> _Requirement_: Please copy the rows again, starting at the line that has "What is the estimated distance from the camera to the" and going to the end of the rows, and swap "bougainvillea bush" for "flowering bush" while keeping everything else the same.

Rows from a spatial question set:
+-------+

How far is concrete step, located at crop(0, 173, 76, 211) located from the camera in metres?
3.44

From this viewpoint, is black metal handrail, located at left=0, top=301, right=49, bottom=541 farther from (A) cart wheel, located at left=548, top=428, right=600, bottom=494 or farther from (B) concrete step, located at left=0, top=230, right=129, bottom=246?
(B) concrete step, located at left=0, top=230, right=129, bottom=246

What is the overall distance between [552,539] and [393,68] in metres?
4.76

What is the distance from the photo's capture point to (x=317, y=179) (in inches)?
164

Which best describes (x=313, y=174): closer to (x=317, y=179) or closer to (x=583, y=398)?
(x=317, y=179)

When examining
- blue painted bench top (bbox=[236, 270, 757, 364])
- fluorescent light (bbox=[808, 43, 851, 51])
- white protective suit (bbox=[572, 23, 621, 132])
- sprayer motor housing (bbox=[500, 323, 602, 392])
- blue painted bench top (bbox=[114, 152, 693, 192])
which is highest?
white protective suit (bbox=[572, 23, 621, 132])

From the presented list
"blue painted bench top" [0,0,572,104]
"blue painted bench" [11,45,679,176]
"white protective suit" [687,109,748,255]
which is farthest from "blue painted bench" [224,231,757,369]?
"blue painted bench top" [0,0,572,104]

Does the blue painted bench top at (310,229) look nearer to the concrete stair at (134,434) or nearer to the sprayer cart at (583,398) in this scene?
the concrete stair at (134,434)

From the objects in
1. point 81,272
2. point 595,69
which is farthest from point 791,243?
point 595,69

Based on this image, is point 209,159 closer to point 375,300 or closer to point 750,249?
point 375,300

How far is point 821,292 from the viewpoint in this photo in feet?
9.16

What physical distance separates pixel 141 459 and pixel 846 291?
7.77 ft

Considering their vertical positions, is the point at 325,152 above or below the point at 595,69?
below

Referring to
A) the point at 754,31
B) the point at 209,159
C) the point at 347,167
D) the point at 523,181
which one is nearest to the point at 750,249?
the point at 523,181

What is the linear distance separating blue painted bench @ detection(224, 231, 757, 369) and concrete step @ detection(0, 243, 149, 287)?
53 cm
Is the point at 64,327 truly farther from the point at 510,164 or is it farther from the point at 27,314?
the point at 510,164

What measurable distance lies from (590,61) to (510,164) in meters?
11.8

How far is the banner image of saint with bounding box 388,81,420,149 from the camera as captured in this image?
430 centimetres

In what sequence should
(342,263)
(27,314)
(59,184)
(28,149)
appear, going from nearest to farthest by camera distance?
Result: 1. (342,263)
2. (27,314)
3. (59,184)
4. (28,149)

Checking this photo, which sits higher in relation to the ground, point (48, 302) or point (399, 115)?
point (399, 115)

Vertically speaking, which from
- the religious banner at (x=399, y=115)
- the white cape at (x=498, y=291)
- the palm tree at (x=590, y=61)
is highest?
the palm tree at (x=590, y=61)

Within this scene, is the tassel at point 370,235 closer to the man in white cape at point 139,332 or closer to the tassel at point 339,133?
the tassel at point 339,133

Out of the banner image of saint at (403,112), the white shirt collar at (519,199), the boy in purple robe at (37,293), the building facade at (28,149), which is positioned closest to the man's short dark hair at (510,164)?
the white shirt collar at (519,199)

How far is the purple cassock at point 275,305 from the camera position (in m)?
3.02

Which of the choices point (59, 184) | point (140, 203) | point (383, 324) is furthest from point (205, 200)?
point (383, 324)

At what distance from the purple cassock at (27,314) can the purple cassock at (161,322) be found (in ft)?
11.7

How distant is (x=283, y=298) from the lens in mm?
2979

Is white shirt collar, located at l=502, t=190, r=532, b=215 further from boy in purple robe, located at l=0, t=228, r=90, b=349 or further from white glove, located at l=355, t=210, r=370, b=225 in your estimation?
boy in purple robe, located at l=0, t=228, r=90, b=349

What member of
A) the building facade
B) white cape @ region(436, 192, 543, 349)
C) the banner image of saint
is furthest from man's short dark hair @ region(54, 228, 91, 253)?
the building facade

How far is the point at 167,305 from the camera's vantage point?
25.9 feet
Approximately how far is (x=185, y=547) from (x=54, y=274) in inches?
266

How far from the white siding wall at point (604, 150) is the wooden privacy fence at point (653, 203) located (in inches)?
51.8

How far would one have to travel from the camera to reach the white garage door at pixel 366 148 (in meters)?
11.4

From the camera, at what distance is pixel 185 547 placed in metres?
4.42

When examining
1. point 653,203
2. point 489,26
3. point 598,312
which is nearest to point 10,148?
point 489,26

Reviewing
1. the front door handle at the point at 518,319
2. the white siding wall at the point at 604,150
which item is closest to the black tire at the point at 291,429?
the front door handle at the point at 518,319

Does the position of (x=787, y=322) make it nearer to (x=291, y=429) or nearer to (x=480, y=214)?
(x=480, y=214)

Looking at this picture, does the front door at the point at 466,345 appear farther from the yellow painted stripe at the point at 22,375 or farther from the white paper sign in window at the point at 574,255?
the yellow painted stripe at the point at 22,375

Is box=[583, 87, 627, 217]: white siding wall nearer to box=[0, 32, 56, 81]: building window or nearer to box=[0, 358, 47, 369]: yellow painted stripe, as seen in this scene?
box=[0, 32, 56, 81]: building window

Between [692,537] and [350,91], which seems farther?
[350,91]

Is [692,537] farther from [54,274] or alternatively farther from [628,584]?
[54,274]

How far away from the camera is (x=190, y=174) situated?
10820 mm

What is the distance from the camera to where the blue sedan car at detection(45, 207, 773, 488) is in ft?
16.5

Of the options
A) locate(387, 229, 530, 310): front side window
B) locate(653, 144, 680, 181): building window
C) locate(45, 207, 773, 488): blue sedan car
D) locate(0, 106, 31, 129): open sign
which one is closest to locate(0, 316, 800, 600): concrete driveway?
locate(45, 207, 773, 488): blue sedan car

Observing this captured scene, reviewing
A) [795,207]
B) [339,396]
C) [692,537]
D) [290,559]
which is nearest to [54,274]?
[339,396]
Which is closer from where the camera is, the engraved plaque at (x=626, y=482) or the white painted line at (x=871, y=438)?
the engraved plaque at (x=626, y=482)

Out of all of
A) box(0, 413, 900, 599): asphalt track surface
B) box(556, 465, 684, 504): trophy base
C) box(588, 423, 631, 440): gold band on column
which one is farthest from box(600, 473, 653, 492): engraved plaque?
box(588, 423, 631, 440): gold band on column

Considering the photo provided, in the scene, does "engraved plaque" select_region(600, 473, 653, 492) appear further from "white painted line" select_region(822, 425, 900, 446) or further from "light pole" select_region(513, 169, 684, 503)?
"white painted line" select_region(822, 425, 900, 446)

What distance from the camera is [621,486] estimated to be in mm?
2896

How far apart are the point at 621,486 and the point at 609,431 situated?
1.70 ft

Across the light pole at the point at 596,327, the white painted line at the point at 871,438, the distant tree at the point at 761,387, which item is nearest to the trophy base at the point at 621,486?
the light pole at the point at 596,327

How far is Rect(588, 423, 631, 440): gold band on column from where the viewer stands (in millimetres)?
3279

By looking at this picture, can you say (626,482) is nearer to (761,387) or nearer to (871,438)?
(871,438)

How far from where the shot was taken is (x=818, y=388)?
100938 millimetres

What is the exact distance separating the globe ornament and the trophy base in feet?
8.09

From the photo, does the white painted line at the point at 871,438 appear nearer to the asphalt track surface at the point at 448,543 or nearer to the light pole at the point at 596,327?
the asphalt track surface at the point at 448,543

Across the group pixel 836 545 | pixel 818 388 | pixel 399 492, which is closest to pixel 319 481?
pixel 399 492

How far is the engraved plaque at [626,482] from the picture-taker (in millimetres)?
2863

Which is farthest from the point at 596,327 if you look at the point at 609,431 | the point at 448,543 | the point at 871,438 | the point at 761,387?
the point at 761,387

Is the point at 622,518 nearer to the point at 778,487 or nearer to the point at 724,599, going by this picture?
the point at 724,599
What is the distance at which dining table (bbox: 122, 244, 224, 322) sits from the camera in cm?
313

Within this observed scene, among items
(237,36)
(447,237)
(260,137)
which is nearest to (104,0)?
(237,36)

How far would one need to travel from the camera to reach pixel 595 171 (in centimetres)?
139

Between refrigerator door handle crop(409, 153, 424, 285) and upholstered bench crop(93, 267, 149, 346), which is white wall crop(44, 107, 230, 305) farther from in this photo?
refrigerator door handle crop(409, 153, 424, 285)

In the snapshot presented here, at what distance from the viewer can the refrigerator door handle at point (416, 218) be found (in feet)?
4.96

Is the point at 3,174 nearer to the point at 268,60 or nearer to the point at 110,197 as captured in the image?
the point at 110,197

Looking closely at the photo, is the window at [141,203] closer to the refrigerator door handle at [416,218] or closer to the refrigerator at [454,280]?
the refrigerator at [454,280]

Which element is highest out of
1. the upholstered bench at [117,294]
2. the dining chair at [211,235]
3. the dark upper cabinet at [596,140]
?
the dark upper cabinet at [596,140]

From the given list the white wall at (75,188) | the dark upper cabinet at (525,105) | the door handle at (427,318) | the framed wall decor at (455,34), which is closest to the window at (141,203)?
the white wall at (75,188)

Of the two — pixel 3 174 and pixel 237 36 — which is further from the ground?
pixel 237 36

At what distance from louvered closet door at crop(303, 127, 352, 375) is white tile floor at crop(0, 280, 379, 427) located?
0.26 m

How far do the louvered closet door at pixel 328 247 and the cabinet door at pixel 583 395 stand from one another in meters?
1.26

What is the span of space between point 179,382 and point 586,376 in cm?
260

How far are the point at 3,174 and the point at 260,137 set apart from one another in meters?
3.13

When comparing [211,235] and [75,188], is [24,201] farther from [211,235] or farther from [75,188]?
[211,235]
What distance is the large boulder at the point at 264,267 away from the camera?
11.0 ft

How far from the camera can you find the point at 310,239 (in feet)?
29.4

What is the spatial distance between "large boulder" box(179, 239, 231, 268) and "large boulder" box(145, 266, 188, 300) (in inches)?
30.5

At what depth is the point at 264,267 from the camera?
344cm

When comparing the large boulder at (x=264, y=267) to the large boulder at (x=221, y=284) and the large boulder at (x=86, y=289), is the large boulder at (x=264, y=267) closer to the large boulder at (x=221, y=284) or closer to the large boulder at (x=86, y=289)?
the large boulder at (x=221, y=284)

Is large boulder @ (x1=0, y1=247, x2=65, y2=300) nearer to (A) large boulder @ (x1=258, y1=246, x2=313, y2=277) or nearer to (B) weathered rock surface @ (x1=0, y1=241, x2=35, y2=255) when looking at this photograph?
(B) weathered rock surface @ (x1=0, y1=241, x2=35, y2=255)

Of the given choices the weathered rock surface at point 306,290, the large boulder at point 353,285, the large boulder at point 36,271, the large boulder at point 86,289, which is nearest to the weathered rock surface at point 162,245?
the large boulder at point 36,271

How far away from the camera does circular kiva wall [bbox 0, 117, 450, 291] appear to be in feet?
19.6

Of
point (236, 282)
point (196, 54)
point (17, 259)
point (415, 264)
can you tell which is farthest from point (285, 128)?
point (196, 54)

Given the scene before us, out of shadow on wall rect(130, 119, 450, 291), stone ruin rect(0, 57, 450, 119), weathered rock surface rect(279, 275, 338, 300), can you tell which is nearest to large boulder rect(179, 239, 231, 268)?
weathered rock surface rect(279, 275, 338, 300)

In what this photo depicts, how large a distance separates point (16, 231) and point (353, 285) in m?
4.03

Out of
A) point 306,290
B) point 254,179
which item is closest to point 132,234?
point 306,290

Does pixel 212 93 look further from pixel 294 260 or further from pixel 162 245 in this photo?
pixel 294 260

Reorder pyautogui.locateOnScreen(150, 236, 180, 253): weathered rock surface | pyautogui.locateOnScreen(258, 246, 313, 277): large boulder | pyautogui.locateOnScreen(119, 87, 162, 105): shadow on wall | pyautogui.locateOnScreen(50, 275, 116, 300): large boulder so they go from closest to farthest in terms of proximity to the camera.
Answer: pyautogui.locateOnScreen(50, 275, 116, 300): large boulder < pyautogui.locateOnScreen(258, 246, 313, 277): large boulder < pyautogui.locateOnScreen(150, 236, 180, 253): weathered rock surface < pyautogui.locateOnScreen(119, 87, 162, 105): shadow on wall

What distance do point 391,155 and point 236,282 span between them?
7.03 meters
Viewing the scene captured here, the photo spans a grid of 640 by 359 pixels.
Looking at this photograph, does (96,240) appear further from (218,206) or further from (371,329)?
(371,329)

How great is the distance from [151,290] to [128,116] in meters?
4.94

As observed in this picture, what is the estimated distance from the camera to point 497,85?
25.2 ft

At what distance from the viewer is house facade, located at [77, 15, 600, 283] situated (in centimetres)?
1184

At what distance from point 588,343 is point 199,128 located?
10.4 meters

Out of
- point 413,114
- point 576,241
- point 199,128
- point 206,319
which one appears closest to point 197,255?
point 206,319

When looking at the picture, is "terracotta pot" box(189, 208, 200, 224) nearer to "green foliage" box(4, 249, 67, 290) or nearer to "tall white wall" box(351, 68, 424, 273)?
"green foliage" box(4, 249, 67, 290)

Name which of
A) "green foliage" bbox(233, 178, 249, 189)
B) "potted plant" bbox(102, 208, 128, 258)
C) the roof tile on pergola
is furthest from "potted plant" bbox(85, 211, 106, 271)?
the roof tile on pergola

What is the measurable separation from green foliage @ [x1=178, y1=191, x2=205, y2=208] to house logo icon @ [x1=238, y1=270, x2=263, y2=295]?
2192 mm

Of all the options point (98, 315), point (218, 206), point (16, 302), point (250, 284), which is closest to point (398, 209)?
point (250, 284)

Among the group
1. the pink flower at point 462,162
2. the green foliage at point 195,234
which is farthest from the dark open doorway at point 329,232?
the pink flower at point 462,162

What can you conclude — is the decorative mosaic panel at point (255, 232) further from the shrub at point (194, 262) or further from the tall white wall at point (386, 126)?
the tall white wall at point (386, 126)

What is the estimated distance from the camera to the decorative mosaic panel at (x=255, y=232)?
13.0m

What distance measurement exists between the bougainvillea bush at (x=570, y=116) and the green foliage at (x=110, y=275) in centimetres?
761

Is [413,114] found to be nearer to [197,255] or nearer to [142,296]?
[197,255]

+-------+

> _Answer to the exercise_:
What is the estimated distance from the camera to the decorative mosaic panel at (x=255, y=232)?
13.0m

What distance measurement exists between the flowering bush at (x=570, y=116) and the green foliage at (x=110, y=275) in centimetres?
761

Is [413,114] found to be nearer to [197,255] or nearer to [142,296]?
[197,255]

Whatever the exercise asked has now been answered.